Copy out every one of the records below line for line, changing nothing.

— start of Records for this exercise —

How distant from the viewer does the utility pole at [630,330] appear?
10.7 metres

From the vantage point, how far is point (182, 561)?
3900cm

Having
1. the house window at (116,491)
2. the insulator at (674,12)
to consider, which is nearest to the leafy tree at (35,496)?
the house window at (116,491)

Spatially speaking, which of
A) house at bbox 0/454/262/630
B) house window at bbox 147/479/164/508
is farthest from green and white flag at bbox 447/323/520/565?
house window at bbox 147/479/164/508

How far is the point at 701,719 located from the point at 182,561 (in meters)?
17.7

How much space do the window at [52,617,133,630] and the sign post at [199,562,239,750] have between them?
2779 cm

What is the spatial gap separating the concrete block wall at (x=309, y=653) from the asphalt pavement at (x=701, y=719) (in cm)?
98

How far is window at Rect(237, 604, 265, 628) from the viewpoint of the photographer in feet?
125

— end of Records for this exercise —

--- Answer to this problem ---
How distant from the viewer does the utility pole at [630,330] appear?
10.7 metres

From the vantage point, how far is point (182, 561)?
3900cm

Having
1. the house window at (116,491)
2. the insulator at (674,12)
to consider, which is nearest to the leafy tree at (35,496)?
the house window at (116,491)

Spatially speaking, which of
A) house at bbox 0/454/262/630
B) house window at bbox 147/479/164/508
is farthest from green and white flag at bbox 447/323/520/565?
house window at bbox 147/479/164/508

How far is the point at 701,719 located from the point at 182,561 (in meters)?
17.7

How much space do the window at [52,617,133,630] and the sign post at [199,562,239,750] have between them?
2779 cm

What is the spatial gap separating the concrete block wall at (x=309, y=653) from the asphalt pavement at (x=701, y=719) (in cm)?
98

How far is window at Rect(237, 604, 265, 628) from the viewpoint of the photographer in feet?
125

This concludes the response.